By Stephen Lee and Larry Pearl


March 16, 2017President Donald Trump’s pledge to use American-made steel in his $1 trillion infrastructure plan could boost coal mining activity by 5 percent, industry watchers predict.


Those forecasts are giving environmentalists pause because the coal used to make steel gives off more carbon dioxide, methane and nitrous oxide than the coal used to generate electricity. All three of those gases contribute to global climate change.


Evan Kurtz, executive director of equity research at Morgan Stanley, arrived at the 5 percent projection based on the few details that are known about the Trump plan.


Overall, said Kurtz, the plan could boost U.S. steel demand by 20 percent for five years. Currently, only 30 percent of U.S. metallurgical coal—the high-grade, dense mineral that is cooked into coke for use in steelmaking.

 


More Steel, More Coal


Similarly, Monica Bonar, a senior director at Fitch Ratings, said Trump’s plan could increase domestic steel production by 3 million tons in both 2017 and 2018.


However, Bonar said, most U.S. construction-grade steel doesn’t use coal as a raw material. In 2016, 32.9 percent of all U.S. raw steel production was made using metallurgical coal, Evan Martinez, a spokesman for the American Iron and Steel Institute, told Bloomberg BNA.


But Trump’s infrastructure package could increase the demand for construction equipment, which is made of blast furnace steel and does use coal, Bonar said.


Environmentalists Watchful


In the meantime, environmentalists say they’re eyeing the Trump plan carefully, but aren’t yet sounding the alarm bells.


“We’re waiting to see what the infrastructure plan looks like,” Jeremy Richardson, senior energy analyst at the Union of Concerned Scientists, told Bloomberg BNA. “There aren’t a lot of details about what [Trump] is proposing.
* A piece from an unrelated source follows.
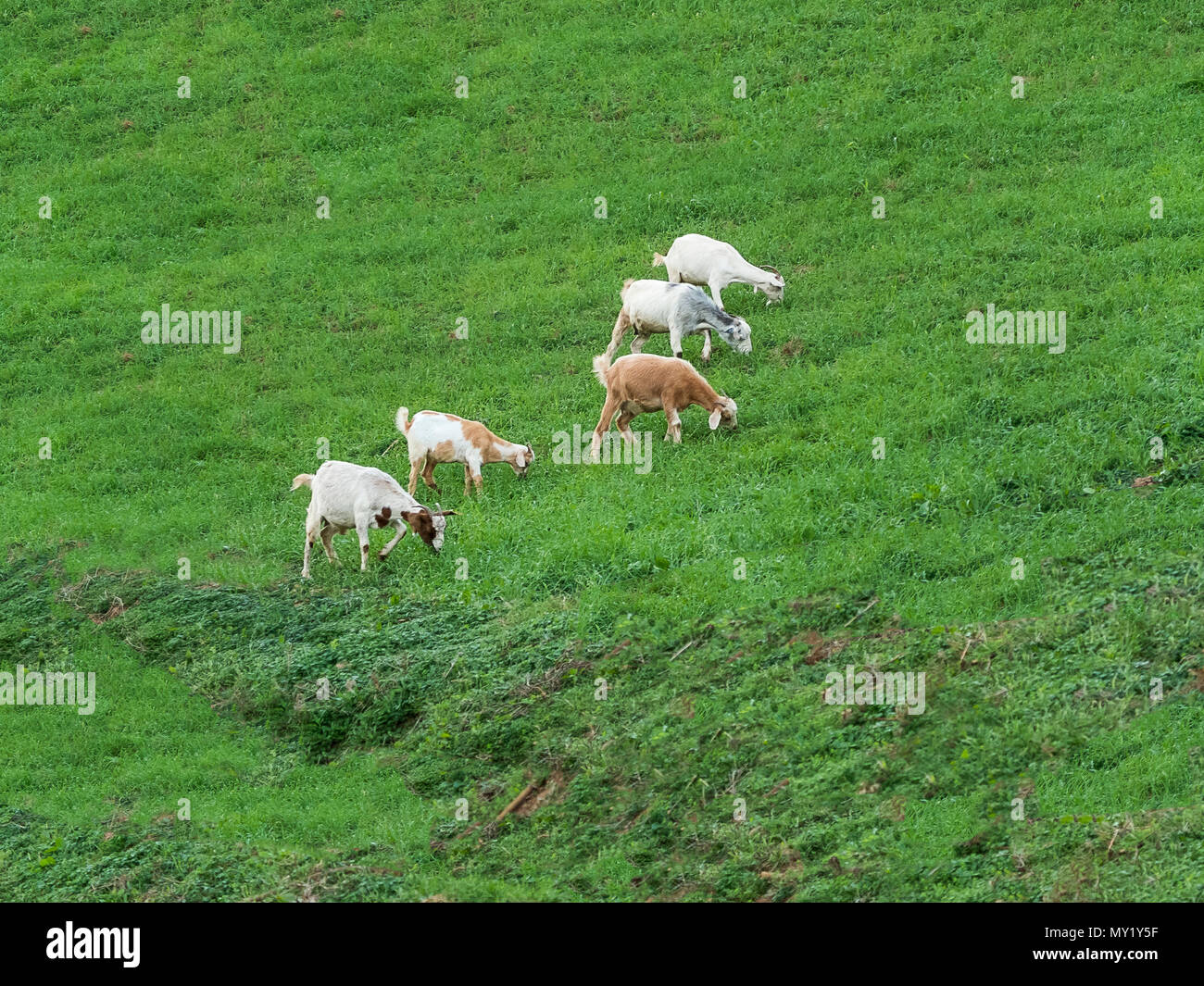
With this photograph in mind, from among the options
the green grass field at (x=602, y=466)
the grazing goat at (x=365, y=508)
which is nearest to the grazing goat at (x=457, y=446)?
the green grass field at (x=602, y=466)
Is it going to be a bucket of specific projects? Or is it going to be more about policy incentives to drive investments in things that are good? The details really matter, and right now it’s just a lot of rumor and innuendo about what the ‘is’ is.”


Jeremy Nichols, climate and energy program director at WildEarth Guardians, broadly agreed, saying the Trump plan is still too murky to raise concerns among the environmental community.


“It doesn’t make me worry,” Nichols told Bloomberg BNA. “Coal burned for power purposes are more worrisome.”


Plans Not Yet Clear


On Jan. 24, Trump issued a memo directing the Commerce Department to write a plan in six months to mandate the use of American-made steel for all new, expanded and retrofitted pipelines.


Earlier this month, however, the White House said U.S. steel won’t be used to build the Keystone XL pipeline, because the steel for that project has already been ordered.


The Trump memo doesn’t specify that only U.S. coal can be used to make the steel, but most domestic steel producers use domestic coal.


Trump also has repeatedly touted a massive infrastructure package, though without making explicit promises about American steel. That plan appears to be at least several months away from being finalized.


The House Natural Resources Committee will hold a hearing March 21 about the importance of domestically sourced raw materials for infrastructure projects.